EXERCISE DATA:
○ ○ ○ ○ ○
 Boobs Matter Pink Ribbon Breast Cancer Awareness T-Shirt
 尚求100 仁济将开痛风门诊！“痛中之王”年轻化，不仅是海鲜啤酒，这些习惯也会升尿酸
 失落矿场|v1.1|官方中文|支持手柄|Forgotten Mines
○ ○ ○ ○ ○
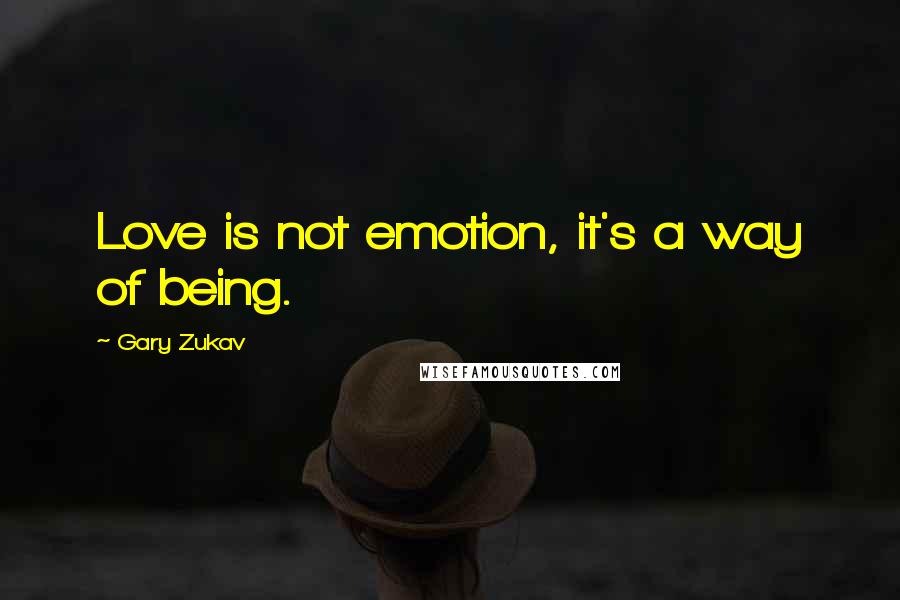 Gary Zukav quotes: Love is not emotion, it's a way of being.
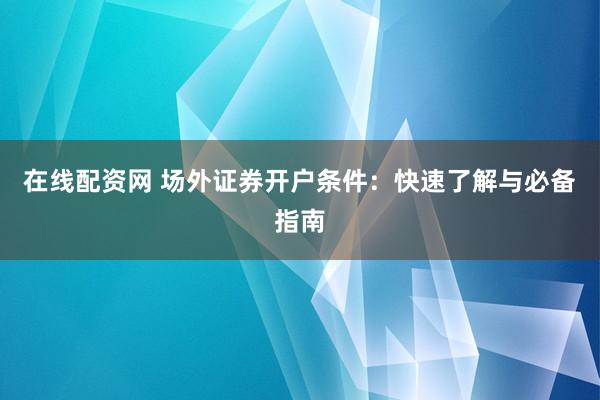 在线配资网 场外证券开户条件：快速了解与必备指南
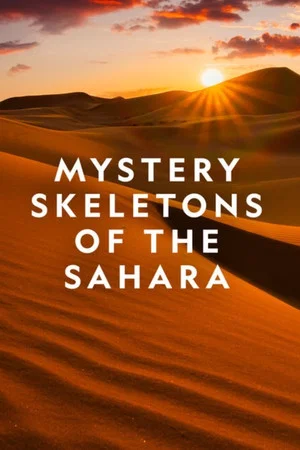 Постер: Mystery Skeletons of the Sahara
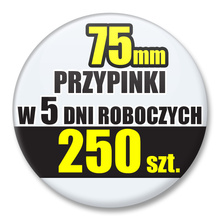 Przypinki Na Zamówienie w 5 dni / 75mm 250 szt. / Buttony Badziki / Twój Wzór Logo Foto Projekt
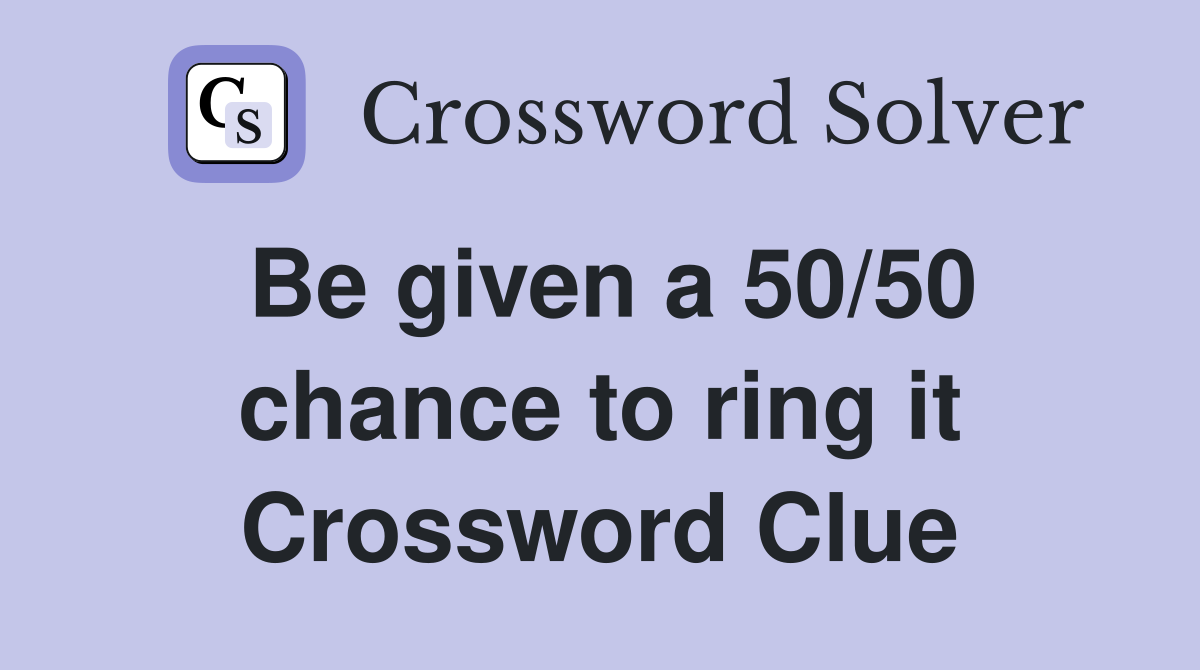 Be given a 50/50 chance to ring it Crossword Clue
○ ○ ○ ○ ○
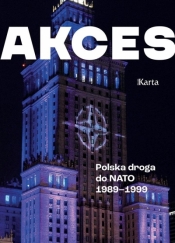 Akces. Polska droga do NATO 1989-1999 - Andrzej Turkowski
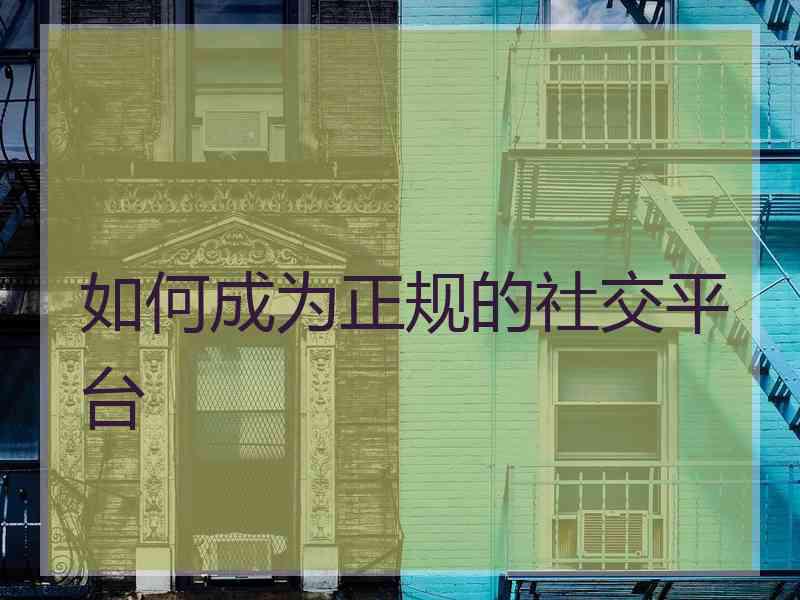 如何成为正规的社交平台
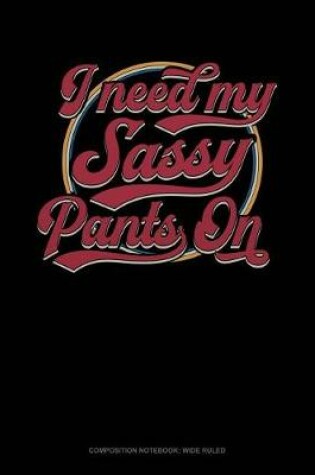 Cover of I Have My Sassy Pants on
○ ○ ○ ○ ○
ABOUT THIS EXERCISE:
Please give again the lines above between the line holding "Boobs Matter Pink" and the line holding "失落矿场|v1.1|官方中文|支持手柄|Forgotten Mines", inclusive, exactly as they are and with nothing added.

TASK OUTPUT:
 Boobs Matter Pink Ribbon Breast Cancer Awareness T-Shirt
 尚求100 仁济将开痛风门诊！“痛中之王”年轻化，不仅是海鲜啤酒，这些习惯也会升尿酸
 失落矿场|v1.1|官方中文|支持手柄|Forgotten Mines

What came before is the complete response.